DATA LINES
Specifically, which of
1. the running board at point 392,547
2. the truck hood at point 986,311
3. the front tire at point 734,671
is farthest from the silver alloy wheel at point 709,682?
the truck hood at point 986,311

TASK GOAL
Copy each of the entries above word for word, keeping every line in its original order.

SOLUTION TO THIS TASK
Specifically, which of
1. the running board at point 392,547
2. the truck hood at point 986,311
3. the front tire at point 734,671
is farthest from the silver alloy wheel at point 709,682?
the truck hood at point 986,311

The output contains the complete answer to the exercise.